--- Selected text ---

Since boron and zirconium have similar effects, a sum total of these two elements is likewise limited to a range between 100 and 300 ppm. If the sum total is below this level, this leads to insufficient grain boundary cohesion, and if this level is exceeded to the risk of formation of heat cracks. A zirconium content of 200 ppm with 70 ppm of boron is regarded as being advantageous both for grain boundary cohesion and for producibility by welding.

Sulfur (S) has significantly detrimental effects on the properties of nickel-base alloys and therefore has to be reduced at least to a content of below 0.002% or less.

Hafnium is frequently used in nickel-base alloys for directed solidification in order to increase cross-ductility between the grains. In additively manufactured nickel-base alloys, however, it has been found that a content below 3% leads to a distinct improvement in resistance to solidification cracking, and mechanical properties can likewise improve. However, the optimal content is difficult to establish since even small variances even within the interval chosen can lead to a distinct deterioration in resistance to solidification cracking.

---

▶ **What to work on**
Could you repeat the passage on nickel-base alloys from "Sulfur (S) has" up to and including "to solidification cracking.", changing "solidification cracking" to "hot cracking"? The rows come from a different source than the passage.

--- Data supplied ---

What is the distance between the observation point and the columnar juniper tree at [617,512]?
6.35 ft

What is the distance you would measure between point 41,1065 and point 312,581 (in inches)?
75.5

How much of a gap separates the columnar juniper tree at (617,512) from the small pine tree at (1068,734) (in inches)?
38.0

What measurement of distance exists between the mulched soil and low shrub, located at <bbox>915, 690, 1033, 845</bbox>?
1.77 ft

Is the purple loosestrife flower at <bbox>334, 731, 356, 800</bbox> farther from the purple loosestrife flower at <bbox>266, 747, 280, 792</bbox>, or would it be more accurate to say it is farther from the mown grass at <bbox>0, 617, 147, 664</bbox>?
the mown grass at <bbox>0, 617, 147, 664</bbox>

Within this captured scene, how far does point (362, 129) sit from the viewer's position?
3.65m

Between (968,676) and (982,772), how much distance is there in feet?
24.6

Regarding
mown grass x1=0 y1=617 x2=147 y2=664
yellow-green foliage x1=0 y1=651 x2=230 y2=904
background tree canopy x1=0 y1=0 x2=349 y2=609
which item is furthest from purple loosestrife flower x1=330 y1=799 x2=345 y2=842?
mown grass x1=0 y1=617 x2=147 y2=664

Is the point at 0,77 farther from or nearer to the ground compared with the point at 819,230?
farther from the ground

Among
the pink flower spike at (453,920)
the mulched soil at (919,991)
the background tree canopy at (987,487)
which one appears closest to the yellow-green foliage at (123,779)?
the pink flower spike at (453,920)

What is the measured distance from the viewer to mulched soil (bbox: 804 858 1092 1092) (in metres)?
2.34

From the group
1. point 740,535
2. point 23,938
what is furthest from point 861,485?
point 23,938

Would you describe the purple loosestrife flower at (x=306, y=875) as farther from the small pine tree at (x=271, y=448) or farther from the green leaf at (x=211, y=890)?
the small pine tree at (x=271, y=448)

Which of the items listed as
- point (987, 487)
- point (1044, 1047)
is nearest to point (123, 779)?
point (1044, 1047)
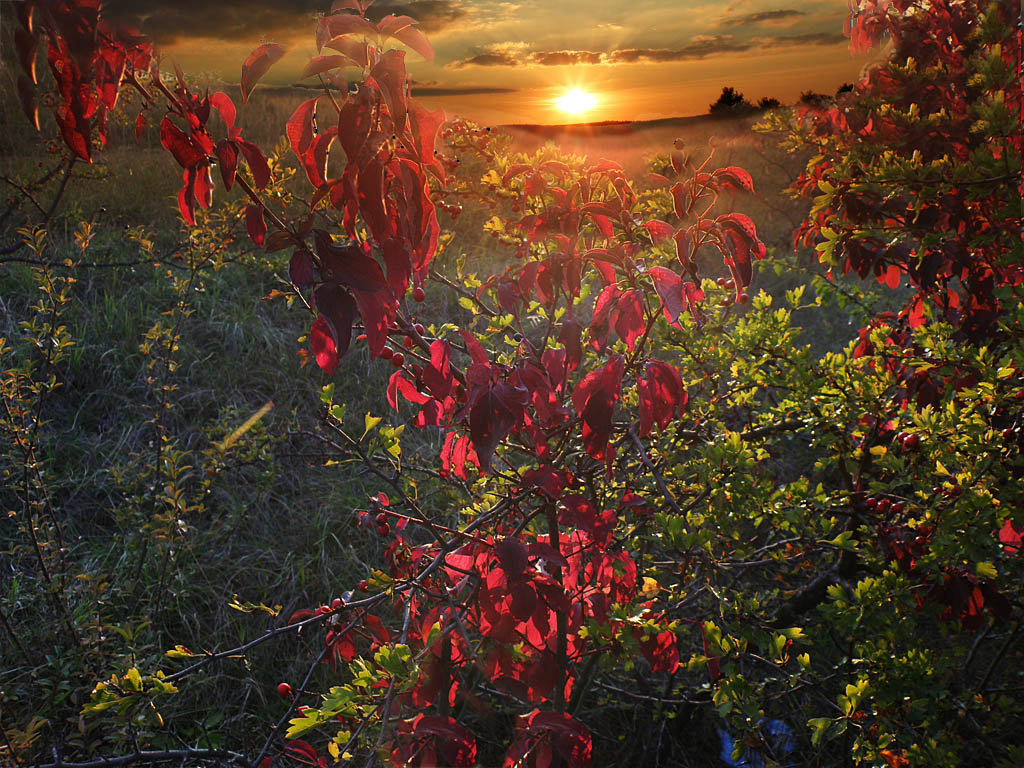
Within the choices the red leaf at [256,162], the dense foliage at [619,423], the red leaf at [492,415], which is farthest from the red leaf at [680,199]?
the red leaf at [256,162]

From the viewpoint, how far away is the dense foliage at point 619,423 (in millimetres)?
958

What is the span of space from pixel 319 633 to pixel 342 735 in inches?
54.7

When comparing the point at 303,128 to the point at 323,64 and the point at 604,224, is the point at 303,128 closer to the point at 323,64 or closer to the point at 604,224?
the point at 323,64

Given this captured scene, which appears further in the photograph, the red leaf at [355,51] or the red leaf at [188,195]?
the red leaf at [188,195]

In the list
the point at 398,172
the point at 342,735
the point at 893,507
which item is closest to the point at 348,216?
the point at 398,172

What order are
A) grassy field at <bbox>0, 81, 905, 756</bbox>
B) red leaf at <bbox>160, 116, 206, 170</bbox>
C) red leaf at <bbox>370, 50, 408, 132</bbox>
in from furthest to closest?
grassy field at <bbox>0, 81, 905, 756</bbox> → red leaf at <bbox>160, 116, 206, 170</bbox> → red leaf at <bbox>370, 50, 408, 132</bbox>

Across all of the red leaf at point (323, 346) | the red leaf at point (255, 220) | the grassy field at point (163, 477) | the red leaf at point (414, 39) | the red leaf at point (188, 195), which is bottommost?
the grassy field at point (163, 477)

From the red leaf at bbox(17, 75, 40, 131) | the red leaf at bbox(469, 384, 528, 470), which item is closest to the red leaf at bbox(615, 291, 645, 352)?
the red leaf at bbox(469, 384, 528, 470)

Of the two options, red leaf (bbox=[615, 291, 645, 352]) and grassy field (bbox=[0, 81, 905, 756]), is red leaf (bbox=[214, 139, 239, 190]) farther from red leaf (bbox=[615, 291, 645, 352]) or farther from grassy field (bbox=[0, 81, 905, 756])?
grassy field (bbox=[0, 81, 905, 756])

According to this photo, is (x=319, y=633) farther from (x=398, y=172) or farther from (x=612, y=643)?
(x=398, y=172)

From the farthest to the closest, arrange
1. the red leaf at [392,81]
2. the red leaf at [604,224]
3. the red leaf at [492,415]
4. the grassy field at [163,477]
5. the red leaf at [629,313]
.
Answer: the grassy field at [163,477] → the red leaf at [604,224] → the red leaf at [629,313] → the red leaf at [492,415] → the red leaf at [392,81]

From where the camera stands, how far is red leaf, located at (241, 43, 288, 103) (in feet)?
2.83

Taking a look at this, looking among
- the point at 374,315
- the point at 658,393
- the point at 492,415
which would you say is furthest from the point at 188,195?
the point at 658,393

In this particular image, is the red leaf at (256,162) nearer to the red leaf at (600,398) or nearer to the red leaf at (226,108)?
the red leaf at (226,108)
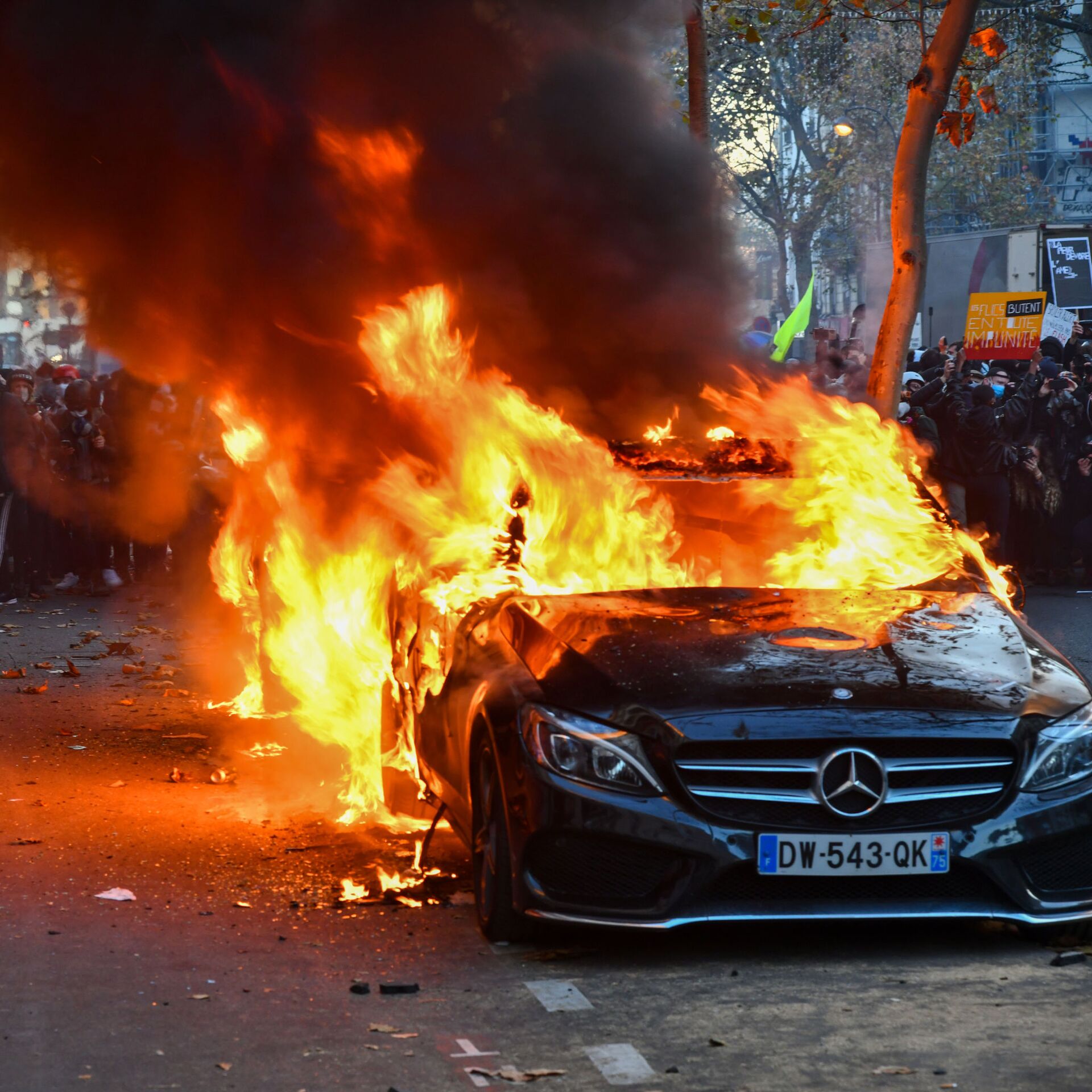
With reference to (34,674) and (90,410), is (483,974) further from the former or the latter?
(90,410)

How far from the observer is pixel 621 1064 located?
438 centimetres

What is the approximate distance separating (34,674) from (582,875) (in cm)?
739

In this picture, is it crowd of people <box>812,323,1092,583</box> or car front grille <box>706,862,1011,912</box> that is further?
crowd of people <box>812,323,1092,583</box>

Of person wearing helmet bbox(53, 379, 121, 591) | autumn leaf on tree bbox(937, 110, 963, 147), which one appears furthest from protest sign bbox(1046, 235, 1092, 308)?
person wearing helmet bbox(53, 379, 121, 591)

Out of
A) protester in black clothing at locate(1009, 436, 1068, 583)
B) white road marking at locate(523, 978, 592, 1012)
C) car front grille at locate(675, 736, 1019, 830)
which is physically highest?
protester in black clothing at locate(1009, 436, 1068, 583)

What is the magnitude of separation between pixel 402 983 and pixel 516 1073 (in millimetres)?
899

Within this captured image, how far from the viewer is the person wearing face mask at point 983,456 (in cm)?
1669

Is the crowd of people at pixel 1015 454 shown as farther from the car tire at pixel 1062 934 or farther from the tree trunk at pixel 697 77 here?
the car tire at pixel 1062 934

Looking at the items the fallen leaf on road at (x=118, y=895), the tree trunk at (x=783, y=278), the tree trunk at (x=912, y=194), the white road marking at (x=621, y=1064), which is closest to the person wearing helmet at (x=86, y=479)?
the tree trunk at (x=912, y=194)

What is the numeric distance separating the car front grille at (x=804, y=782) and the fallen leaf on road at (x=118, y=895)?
2.13 m

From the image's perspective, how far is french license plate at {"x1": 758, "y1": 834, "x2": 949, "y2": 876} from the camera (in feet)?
16.9

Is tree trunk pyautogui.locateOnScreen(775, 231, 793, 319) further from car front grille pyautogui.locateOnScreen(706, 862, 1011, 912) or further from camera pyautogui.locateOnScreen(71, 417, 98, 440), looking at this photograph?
car front grille pyautogui.locateOnScreen(706, 862, 1011, 912)

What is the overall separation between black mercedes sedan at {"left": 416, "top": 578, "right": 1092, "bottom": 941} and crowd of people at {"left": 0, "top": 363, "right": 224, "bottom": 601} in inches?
481

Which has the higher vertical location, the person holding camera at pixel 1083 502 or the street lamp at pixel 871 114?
the street lamp at pixel 871 114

---

▶ **Correct response**
Sulfur (S) has significantly detrimental effects on the properties of nickel-base alloys and therefore has to be reduced at least to a content of below 0.002% or less.

Hafnium is frequently used in nickel-base alloys for directed solidification in order to increase cross-ductility between the grains. In additively manufactured nickel-base alloys, however, it has been found that a content below 3% leads to a distinct improvement in resistance to hot cracking, and mechanical properties can likewise improve. However, the optimal content is difficult to establish since even small variances even within the interval chosen can lead to a distinct deterioration in resistance to hot cracking.